A third soldier, a serviceman, had been struck in the back. He groaned as doctors placed him on a bed, removed a stained dressing and cleaned his two-day-old injury from fragments. Wrapped in a thermal sheet, he borrowed a mobile phone to ring his sister. “A fragment of mortar hit me. It was a deflected projectile. My condition is stable,” he told her. What comes next for him? “To recover. That will take a several months. Subsequently, to return to my unit. Our forces has to defend our nation,” he said.
Doctors treat Taras Mykolaichuk, who was hit in the dorsal area by a piece of mortar.
Over the past years, enemy forces has repeatedly targeted medical centers, health facilities, obstetric units and emergency vehicles. According to human rights groups, 261 medical personnel have been fatally attacked in almost 2,000 assaults. The underground facility is constructed from four steel bunkers, with timber beams, soil and sand laid on top up to the surface. It can withstand direct hits from large-caliber projectiles and even three 8kg explosive devices dropped by drone.
A major steel and mining company, which financed the building, plans to build 20 facilities in total. The head of the nation's national security council and former military leader, the official, said they would be “critically essential for preserving the lives of our armed forces and assisting defenders on the battlefront.” The organization described the initiative as the “most ambitious and challenging” it had implemented after Russia’s invasion.
One of the centre’s operating theatres.
The surgeon, explained certain wounded soldiers had to endure delays hours or even multiple days before they could be transported due to the threat of aerial attacks. “We had a pair of critically ill casualties who arrived at 3am. It was necessary to perform a double amputation on a patient. The soldier's bleeding control device had been on for such an extended period there was no alternative.” How did he cope with traumatic surgeries? “I’ve been medicine for 20 years. One must focus,” he remarked.

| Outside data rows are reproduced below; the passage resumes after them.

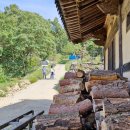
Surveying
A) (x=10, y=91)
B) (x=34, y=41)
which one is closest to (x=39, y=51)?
(x=34, y=41)

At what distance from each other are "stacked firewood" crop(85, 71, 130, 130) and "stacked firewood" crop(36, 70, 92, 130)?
26 cm

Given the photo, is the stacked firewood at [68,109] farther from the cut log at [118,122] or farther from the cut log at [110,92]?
the cut log at [118,122]

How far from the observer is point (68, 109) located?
551 cm

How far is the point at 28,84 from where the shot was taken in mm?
31969

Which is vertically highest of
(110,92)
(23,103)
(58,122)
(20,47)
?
(20,47)

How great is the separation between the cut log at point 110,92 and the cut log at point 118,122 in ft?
4.50

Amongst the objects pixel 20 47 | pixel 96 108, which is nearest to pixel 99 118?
pixel 96 108

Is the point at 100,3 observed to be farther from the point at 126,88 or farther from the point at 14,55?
the point at 14,55

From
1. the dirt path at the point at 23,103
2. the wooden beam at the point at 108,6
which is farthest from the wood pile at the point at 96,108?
the dirt path at the point at 23,103

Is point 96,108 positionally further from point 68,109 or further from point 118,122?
point 118,122

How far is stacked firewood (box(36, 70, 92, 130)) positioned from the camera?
15.4 ft

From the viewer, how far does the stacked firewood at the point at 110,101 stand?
333cm

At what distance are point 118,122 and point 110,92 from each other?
169 cm

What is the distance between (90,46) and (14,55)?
20.8m
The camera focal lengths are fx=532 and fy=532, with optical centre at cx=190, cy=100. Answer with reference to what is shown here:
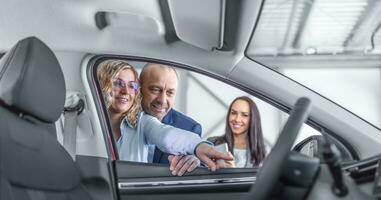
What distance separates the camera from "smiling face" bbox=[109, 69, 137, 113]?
209 centimetres

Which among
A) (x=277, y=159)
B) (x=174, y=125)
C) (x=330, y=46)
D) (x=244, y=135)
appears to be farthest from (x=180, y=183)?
(x=330, y=46)

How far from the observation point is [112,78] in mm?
2102

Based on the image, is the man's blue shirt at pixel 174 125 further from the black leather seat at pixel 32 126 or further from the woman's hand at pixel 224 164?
the black leather seat at pixel 32 126

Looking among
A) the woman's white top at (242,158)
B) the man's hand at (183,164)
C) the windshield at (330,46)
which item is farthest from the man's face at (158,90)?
the windshield at (330,46)

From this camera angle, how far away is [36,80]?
4.89ft

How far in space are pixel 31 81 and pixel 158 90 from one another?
0.75 m

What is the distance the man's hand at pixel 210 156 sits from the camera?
1.94 m

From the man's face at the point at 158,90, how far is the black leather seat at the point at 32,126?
0.54 m

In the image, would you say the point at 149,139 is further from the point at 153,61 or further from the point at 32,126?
the point at 32,126

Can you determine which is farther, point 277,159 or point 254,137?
point 254,137

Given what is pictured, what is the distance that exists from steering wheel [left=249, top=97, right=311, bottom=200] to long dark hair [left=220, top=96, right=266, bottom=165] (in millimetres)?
1035

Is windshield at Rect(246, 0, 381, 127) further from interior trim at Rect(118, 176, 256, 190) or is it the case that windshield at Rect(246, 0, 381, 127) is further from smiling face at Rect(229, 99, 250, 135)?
interior trim at Rect(118, 176, 256, 190)

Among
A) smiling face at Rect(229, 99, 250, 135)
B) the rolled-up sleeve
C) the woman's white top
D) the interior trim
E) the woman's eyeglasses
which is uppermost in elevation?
smiling face at Rect(229, 99, 250, 135)

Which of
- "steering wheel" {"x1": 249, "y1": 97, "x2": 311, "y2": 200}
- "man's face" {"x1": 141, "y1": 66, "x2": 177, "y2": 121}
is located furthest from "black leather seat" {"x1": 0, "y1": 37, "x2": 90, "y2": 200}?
"steering wheel" {"x1": 249, "y1": 97, "x2": 311, "y2": 200}
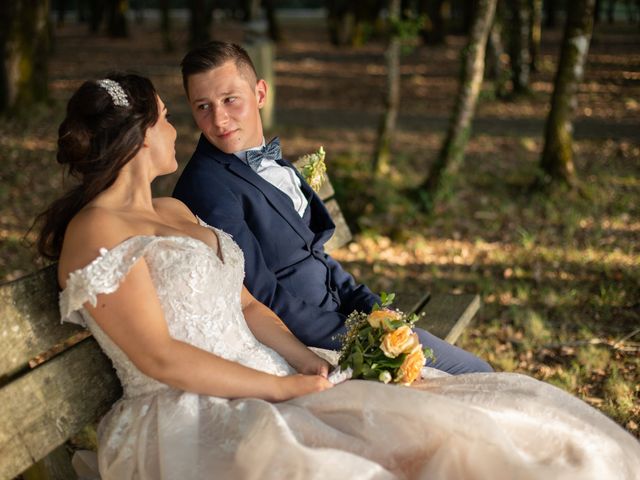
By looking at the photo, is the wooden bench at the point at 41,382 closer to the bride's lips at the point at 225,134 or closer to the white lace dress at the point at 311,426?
the white lace dress at the point at 311,426

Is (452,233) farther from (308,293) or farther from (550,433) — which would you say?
(550,433)

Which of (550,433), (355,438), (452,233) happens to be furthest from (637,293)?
(355,438)

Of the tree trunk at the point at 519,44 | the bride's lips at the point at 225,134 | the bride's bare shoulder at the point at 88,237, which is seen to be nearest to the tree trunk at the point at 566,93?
the bride's lips at the point at 225,134

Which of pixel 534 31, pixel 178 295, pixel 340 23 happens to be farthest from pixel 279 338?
pixel 340 23

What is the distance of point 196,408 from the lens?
Result: 2.86 metres

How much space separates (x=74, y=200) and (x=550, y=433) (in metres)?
1.95

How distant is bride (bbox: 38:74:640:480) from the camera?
2.65 m

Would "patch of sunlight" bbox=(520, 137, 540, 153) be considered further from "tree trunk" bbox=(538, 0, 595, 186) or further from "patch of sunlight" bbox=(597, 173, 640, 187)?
"tree trunk" bbox=(538, 0, 595, 186)

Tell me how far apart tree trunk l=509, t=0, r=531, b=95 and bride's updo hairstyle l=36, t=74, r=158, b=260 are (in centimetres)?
1277

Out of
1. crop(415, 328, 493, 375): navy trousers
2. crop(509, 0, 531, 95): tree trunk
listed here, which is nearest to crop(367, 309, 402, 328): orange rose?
crop(415, 328, 493, 375): navy trousers

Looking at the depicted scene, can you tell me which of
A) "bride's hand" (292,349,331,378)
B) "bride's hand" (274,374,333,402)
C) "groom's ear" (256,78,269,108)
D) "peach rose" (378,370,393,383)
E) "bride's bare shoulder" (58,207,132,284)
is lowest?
"bride's hand" (292,349,331,378)

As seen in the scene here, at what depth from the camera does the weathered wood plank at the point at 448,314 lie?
177 inches

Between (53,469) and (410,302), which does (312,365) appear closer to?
(53,469)

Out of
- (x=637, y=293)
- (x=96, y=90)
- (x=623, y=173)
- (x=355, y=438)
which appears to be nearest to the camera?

Orderlies transported Mykolaichuk up the tunnel and into an emergency vehicle. The transport was parked beneath a shrub. The patient and the other military members were transferred to the urban center of Dnipro for further treatment. The subterranean hospital staff took a break. The hospital’s orange feline, the mascot, padded up to the entrance to greet the incoming patients. “We are open around the clock,” the surgeon said. “The work is continuous.”